Publication number: CN117844905A
Application number: CN202311699882.0A
Authority: CN
Inventors: 何元林; 江玥; 王曦
Original assignee: Suzhou Nanyi University Innovation Center; Nanjing Medical University
Current assignee: Suzhou Nanyi University Innovation Center; Nanjing Medical University
Priority date: 2023-12-11
Filing date: 2023-12-11
Publication date: 2024-04-09

Abstract

The invention relates to a method for constructing a sequencing library for detecting the full length of RNA containing poly (A) tail, preparing total RNA of a sample to be detected; performing terminal extension on the total RNA in a PolyA polymerase reaction system; directly carrying out reverse transcription and template conversion on a product obtained by extending the tail end in a reverse transcription reaction system without RNA purification, wherein the reverse transcription reaction system comprises dCTP, a reverse transcription primer and a TSO primer, the sequence of the reverse transcription primer comprises a molecular tag, and the sequence of the TSO primer comprises a molecular tag and a spacer sequence; carrying out PCR amplification on the product; sequencing the amplified product to obtain a sequencing library of RNA having poly (A) tails in the sample to be tested.
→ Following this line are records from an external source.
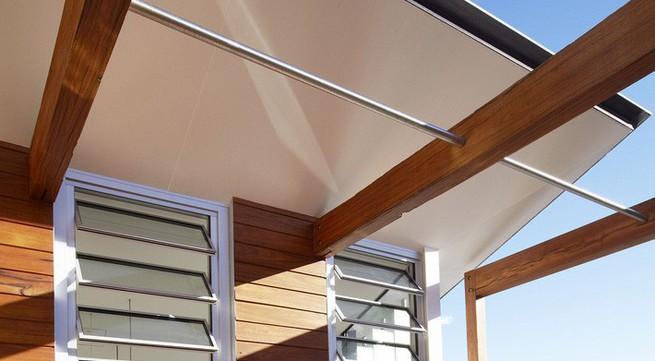 Mái nhà di chuyển được giúp ngôi nhà này có thể kiểm soát nhiệt độ trong nhà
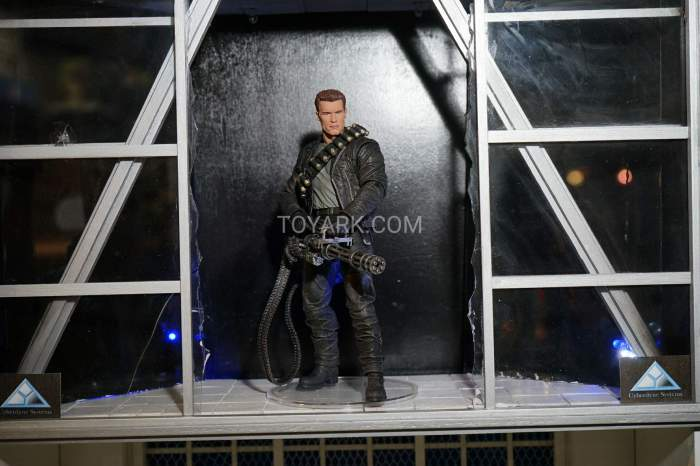 TF-2016-NECA-Terminator-006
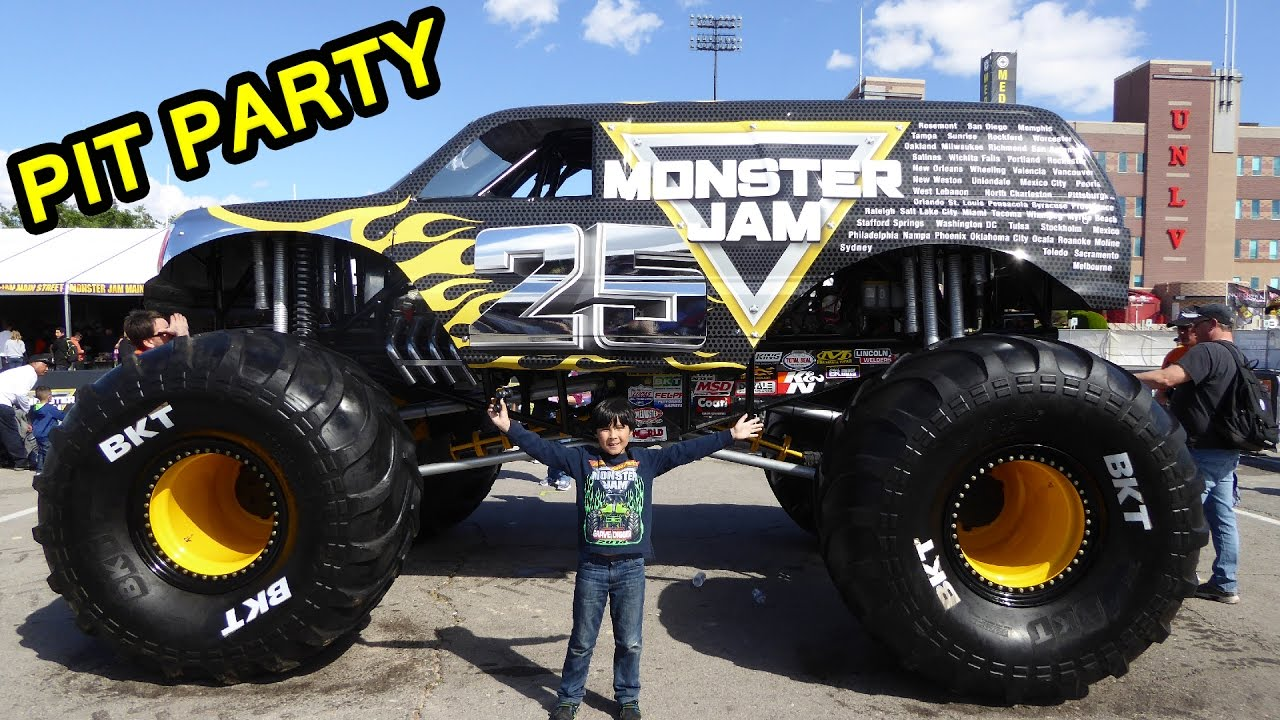 Monster Jam World Finals Xviii Awesome Pit Party Youtube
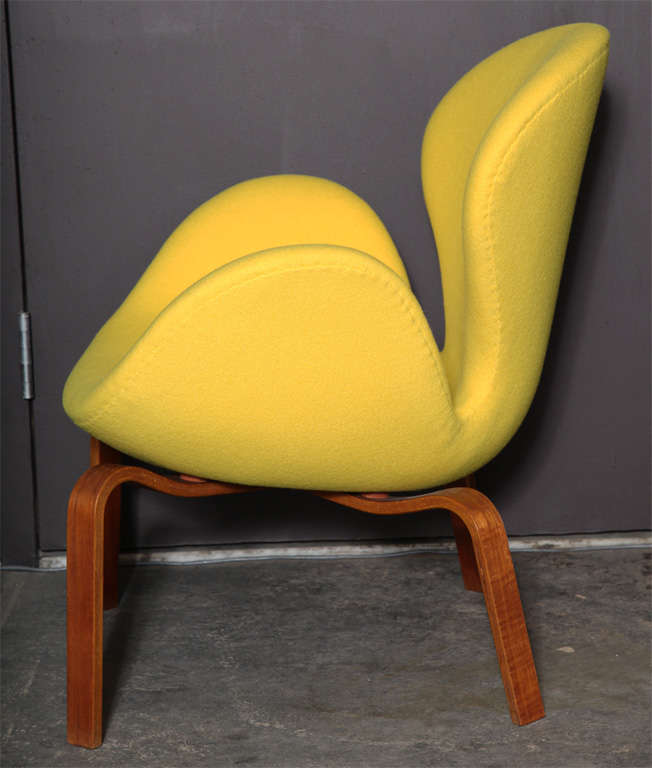Swan Chair with Wooden Legs by Arne Jacobsen 5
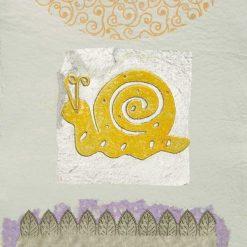 Silhouette di una lumaca gialla con dettagli color argento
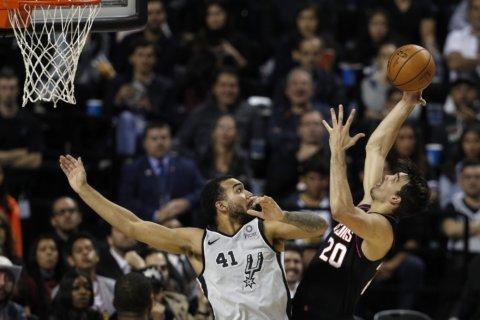 Mills hits winner, Spurs outlast Suns in record-setting OT
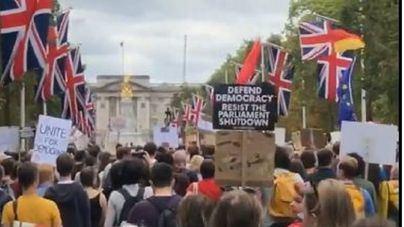 Miles de británicos salen a la calle y claman contra la clausura del Parlamento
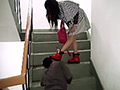 小剛は黒い小屋で女教師に一日監禁された。小屋の中は何も無く、お腹が減り、犬の鎖をはずし逃げた。外はとても寒く、ゴミ箱周辺にあった人の服を拾って着た…。何もない小剛は階段の床で犬のように食べ物を探していた。その時、小剛が旅行中の女子大学生と出会った。女子大学生が「あれ?なに?人?犬?これ…」と好奇心を持っている。「お腹が減ってるみたい、もしかして、あたしの唾も食べるの?あ、こんな汚い唾も食べるなんて、面白しからとりあえずホテルに連れ帰って、奉仕させよう。足奴隷と便器になってもらえたら、絶対に面白い。どうせこいつは反抗力がないみたいだし」とホテルへ…。女子大学生は小剛に対し、言葉や行動でかなり精神的な辱めをし、心身をコントロールしようとした。北京公主が小剛を引き取った時のようにお腹がいくら減っても、女性の体から出る排泄物しか食べられない。なぜなら、人間として存在する価値が無く、気持ちが悪いものだから…。奴隷犬として育成し、一生あたしを奉仕する資格があるかどうか…もしうまくできなかったら、いつでもここから追い出して流浪の犬にでもなればいい…この後は女子大学生は小剛をどう処置したのか。もしかして、また捨てられたのか。この後、小剛の運命がどうなったのか…。(日本語字幕・英語字幕)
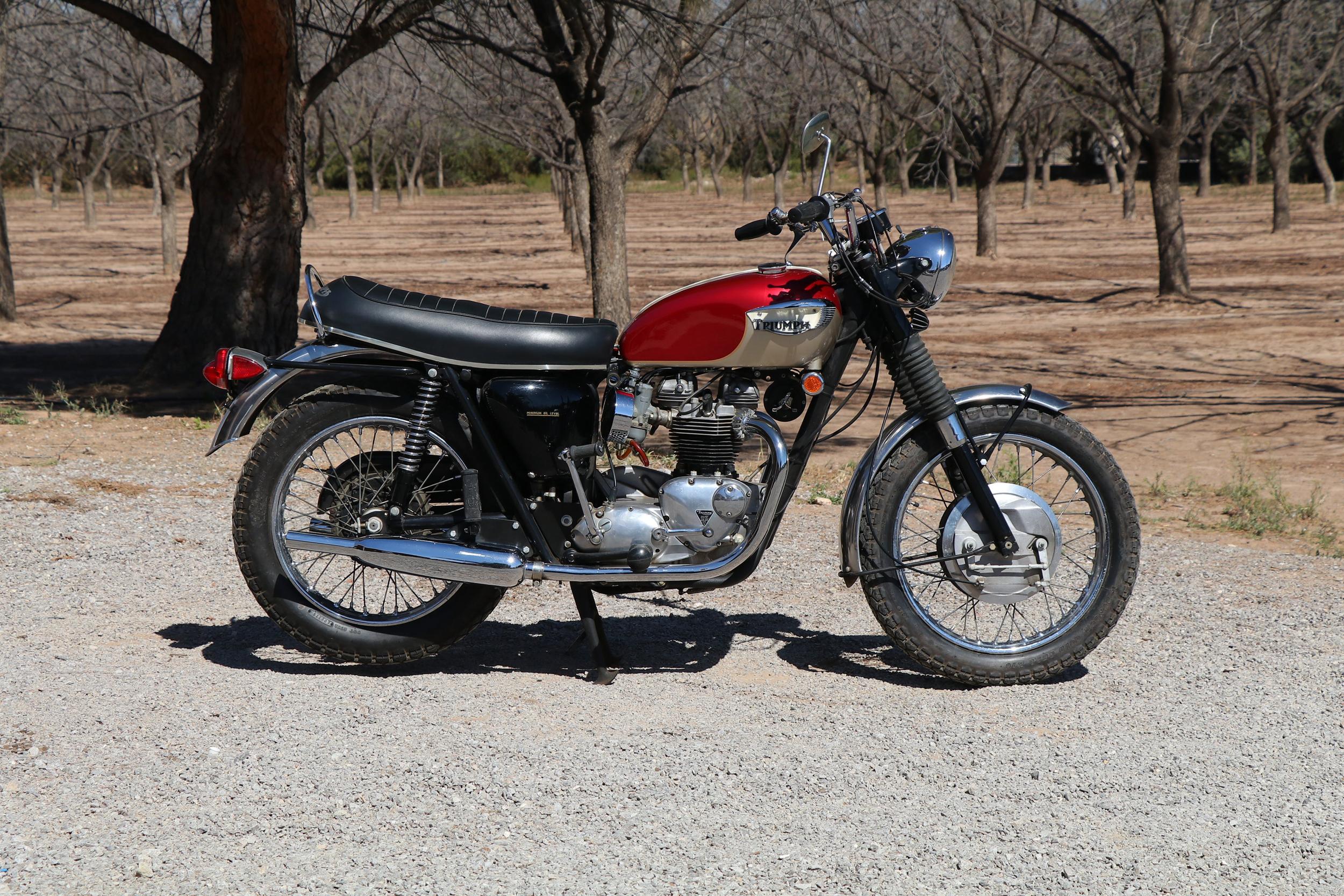 1968 Triumph Bonneville 650cc 4-Speed (Lot T266) - Mecum Auctions Houston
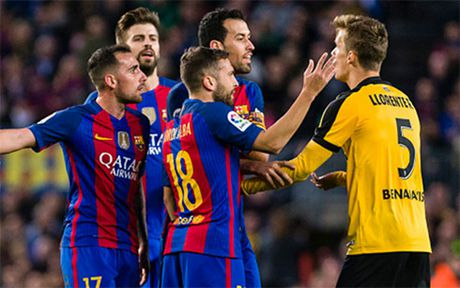 The thao 24h: Barca khoi dau La Liga te nhat ke tu thoi HLV Rijkaard - Anh 1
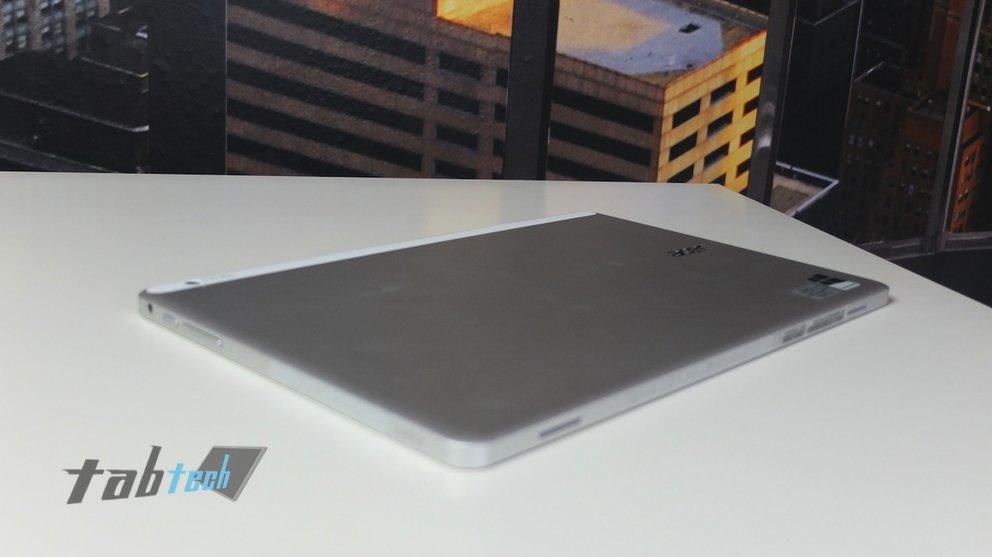 Acer Aspire P3 Rückseite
The method does not need to purify RNA before PCR, reduces the loss of trace RNA, enables the method to be suitable for detecting trace samples, improves the template conversion efficiency, reduces the generation of invalid readings, and can realize the accurate quantification of transcripts.

Description

Method for constructing sequencing library for detecting full length of poly (A) tail contained in RNA

Technical Field

The invention belongs to the technical field of biology, and particularly relates to a method for constructing a sequencing library for detecting the full length of an RNA poly (A) tail.

Background

Metabolism of eukaryotic mRNA is a complex process involving coordinated control of transcription, splicing, capping, and 3' end formation. The structure of the formed mRNA includes: a 5 'cap, a 3' poly (a) tail, an untranslated region (UTR) and an Open Reading Frame (ORF). Wherein the 3' poly (A) tail plays a role in regulating mRNA nuclear, mRNA translation initiation, and mRNA stability. In the fields of RNA vaccine drug research, early embryo development research and the like, detection and analysis of the integrity of mRNA containing poly (A) tail and the length of poly (A) tail are generally required.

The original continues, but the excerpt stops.